An ongoing project that is being spearheaded by the Malta Football Association brings Maltese and migrants together on the pitch for the first time. Project co-ordinator Peter Busuttil tells Ramona Depares that it’s all about creating a community.
It’s Wednesday evening and the Mqabba football ground is a hive of activity. Some youngsters are warming up quietly in a corner; others are practising their dribbling skills, passing the ball to their peers, giggling and trying to make sure that the ‘rivals’ don’t get their hands – well, feet – on it.
Mqabba FC coach Michael Degiorgio shouts out some instructions, and the whole group moves towards the centre of the ground as one. Some parents look on, quietly sipping a coffee or chattering among them.

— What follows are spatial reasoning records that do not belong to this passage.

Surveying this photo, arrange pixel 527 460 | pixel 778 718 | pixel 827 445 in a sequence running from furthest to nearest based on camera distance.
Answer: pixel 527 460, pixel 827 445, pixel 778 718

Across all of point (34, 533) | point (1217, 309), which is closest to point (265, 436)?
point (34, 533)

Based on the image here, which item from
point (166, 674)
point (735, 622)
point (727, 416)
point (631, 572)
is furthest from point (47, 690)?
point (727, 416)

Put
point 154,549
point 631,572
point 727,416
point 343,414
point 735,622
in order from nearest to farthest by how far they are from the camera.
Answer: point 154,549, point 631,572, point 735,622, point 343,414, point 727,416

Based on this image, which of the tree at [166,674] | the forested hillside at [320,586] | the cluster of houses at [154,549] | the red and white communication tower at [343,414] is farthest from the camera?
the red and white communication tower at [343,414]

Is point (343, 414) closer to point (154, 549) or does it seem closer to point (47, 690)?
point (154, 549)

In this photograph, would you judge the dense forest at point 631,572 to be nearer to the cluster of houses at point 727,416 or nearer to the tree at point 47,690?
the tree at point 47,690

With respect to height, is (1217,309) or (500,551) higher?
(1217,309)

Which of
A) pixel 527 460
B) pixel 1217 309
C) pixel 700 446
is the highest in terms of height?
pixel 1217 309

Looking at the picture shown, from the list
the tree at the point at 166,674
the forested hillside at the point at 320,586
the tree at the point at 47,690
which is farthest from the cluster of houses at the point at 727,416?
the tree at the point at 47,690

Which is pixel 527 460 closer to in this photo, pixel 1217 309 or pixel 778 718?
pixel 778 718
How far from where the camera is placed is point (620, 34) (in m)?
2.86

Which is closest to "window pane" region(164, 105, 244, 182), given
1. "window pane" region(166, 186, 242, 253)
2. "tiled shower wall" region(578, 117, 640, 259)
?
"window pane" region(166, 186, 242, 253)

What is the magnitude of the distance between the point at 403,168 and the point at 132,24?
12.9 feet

So far, so mundane, you might say. Only, it’s not, because the Mqabba football club is one of a number of local clubs that opted to be part of a community inclusion programme that was recently launched nationwide by the Malta Football Association (MFA) – which means that a number of migrant children, teens and (in some cases) even adults get to join their Maltese counterparts on the pitch.
The ratio, today, is a nice mix between Maltese teenagers and some 20 Syrian migrants who come from nearby BirŻebbuġa. Of course, in an ideal world, this sort of inclusion would be par for the course.
But, for now, full inclusion and diversity is still a goal that the majority of the Maltese population is still working towards – and this programme promises to be one of a number of such initiatives that are already making a difference.
Peter Busuttil is the project coordinator and responsible for Football Social Responsibility at the MFA. He is the driving force behind the project, which is titled Include Me and I will Understand; he tells me it was launched last year and is being co-funded by the MFA and the EU, with some additional funding last year coming through the Uefa Football and Refugees Grant. The project funding has been renewed through 2019.
The project, he adds, helps both Maltese and migrants, as the MFA is working hand in hand with local agencies like Leap and Appoġġ to attract the participation of Maltese. To date, Include Me and I Will Understand has attracted some 300 participants.
“The aim is not simply that of engaging migrants and Maltese who are in a vulnerable situation in social activities and sports, but also to include them within the community. The priority is to enable an environment where they can train and play football together. As part of the project, we also offer language lessons,” he says.
To date, the project has attracted some 300 participants
A nationwide call was issued to football clubs, and a healthy number showed interest in participating.
“Football is a very social activity, because it’s not just about the game. So many people are involved, from coaches to referees, to parents, teachers, volunteers...” Mr Busuttil says.
Training typically brings with it a host of other social events, from picnics to that most famed of all Maltese activities – just hanging out together, having a natter.
“We are very pleased with the way the programme is working because inclusion is taking place organically. It is heart-warming,” Mr Busuttil continues.
Mr Degiorgio echoes these words. The club currently counts 20 to 25 migrants who are taking part in the programme, with ages ranging between seven and 17.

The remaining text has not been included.